On October 8, 2013, UPS announced the investment of approximately $50 million to build nine additional LNG stations for its vehicles. The company announced the addition of four such stations, along with the purchase of 700 more LNG tractors, for $18 million on April 23, 2013. Kenworth is the primary supplier of the tractors, but Mack Trucks’ new LNG tractor will account for 122 of the new vehicles. A total of 13 stations will be added to UPS’ fleet, and all are expected to be fully operational by year-end 2014.
The Atlanta-based company already started building stations in Tennessee and Texas. The newest structures will be constructed in Florida, Illinois, Indiana, Mississippi, Missouri, Ohio, and Pennsylvania. Its one existing station is located in Ontario, California.
The company said it has about 2,700 alternative fuel vehicles in its workforce, including electric, hybrid electric and liquid propane gas vehicles. According to UPS’ fact sheet, LNG’s prices are 30% to 40% lower than imported petroleum and carries 25% less CO2 emissions. There are no mileage constraints for the tractors using LNG; the tractors have a range of up to 600 miles with no route limitations.
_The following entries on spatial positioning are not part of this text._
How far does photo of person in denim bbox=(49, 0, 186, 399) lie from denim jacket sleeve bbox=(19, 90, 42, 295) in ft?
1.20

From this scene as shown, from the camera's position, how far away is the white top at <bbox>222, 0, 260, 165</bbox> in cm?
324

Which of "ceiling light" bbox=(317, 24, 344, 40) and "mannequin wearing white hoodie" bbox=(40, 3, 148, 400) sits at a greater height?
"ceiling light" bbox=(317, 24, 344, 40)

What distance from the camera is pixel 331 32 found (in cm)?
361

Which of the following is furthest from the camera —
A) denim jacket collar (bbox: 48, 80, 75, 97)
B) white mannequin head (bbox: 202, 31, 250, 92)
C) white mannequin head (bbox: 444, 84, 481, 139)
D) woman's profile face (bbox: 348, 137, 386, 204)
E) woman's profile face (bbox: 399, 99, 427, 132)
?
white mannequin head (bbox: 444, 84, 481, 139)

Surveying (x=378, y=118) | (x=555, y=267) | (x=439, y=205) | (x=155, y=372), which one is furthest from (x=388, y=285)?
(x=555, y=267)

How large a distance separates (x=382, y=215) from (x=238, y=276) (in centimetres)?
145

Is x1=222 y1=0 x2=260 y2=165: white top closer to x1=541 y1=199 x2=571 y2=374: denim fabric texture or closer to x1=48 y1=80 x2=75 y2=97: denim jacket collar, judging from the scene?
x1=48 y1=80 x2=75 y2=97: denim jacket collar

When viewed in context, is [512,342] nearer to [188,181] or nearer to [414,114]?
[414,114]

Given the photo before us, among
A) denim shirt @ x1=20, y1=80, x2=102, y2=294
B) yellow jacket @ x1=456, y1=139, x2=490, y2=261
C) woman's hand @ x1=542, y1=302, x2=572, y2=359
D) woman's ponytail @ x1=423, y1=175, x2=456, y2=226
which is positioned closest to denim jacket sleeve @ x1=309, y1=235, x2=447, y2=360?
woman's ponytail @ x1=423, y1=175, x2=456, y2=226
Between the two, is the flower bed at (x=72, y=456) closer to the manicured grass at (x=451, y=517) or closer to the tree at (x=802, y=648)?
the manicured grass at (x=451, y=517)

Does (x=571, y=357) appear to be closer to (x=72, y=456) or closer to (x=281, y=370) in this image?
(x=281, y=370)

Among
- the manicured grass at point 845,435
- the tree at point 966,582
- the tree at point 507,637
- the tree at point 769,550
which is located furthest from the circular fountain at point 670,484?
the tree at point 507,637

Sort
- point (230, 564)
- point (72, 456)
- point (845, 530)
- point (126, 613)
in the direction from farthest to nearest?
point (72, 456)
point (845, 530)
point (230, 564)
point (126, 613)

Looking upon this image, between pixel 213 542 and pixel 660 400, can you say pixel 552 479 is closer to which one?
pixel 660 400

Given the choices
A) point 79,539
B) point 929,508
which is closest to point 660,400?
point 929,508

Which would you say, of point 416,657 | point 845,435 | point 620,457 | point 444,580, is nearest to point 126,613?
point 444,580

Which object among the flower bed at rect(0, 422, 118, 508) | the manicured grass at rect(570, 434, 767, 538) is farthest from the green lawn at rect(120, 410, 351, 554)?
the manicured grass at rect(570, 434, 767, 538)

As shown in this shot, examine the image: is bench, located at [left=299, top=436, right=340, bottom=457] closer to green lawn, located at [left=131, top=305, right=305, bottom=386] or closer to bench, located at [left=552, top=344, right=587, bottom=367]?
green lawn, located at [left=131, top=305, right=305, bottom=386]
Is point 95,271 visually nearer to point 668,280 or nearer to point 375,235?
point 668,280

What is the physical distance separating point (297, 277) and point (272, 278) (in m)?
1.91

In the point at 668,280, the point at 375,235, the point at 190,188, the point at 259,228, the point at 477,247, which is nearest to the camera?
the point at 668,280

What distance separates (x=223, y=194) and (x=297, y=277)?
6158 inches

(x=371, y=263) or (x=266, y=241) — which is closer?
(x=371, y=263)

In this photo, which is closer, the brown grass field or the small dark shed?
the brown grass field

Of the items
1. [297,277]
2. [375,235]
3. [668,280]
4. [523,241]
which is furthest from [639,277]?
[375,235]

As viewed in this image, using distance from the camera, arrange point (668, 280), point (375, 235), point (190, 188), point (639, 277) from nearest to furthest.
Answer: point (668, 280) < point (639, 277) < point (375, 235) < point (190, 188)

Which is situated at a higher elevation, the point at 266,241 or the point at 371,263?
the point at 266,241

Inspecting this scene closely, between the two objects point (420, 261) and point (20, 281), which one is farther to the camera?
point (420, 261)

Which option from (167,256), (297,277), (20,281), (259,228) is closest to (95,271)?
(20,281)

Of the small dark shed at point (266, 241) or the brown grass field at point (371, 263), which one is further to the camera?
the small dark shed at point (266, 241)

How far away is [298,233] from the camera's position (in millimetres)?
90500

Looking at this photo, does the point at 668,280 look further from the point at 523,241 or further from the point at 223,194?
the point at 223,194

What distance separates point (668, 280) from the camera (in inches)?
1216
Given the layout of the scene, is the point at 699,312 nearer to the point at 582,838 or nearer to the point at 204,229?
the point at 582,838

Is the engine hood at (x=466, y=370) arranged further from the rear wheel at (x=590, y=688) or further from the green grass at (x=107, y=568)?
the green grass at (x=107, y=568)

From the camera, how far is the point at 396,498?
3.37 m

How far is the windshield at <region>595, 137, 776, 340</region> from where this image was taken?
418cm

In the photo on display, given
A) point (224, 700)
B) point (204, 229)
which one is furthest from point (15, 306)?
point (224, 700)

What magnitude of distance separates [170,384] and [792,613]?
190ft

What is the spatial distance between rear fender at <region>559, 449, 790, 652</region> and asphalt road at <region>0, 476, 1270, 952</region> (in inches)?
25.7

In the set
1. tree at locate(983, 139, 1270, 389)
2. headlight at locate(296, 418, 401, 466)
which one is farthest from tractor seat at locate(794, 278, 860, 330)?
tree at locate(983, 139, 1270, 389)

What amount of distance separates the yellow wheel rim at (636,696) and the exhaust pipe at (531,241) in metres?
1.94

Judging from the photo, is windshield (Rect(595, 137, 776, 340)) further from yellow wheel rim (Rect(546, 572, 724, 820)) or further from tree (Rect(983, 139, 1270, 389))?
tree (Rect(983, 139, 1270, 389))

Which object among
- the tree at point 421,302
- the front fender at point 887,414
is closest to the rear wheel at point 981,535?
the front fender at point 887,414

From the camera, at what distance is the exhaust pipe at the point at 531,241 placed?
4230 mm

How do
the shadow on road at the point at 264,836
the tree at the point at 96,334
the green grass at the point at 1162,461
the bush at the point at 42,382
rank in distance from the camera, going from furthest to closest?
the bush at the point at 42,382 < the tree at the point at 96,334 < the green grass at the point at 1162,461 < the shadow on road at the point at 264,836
David Abney, chief operating officer of UPS, said: “The natural gas industry needs companies to commit to using natural gas to help establish a reliable alternative to traditional fuel, and that is just what UPS is doing. The UPS strategy is both environmentally friendly and economically viable. LNG is becoming more readily available, plus it’s more insulated from market volatilities than diesel fuel.”
FedEx is also considering making a switch to LNG, according to the Wall Street Journal. Frederick W. Smith, FedEx’s (ticker: FDX) chairman and CEO, said he expects between 5% and 30% of U.S. long-distance trucking to be fueled by LNG during the next 10 years, as the cost of the trucks declines and fueling stations become more common. “If you’d asked me three years ago, I’d have said this is very tough, because the infrastructure wasn’t there,” he said.
According to the Department of Energy, there are currently 605 registered LNG stations in the United States.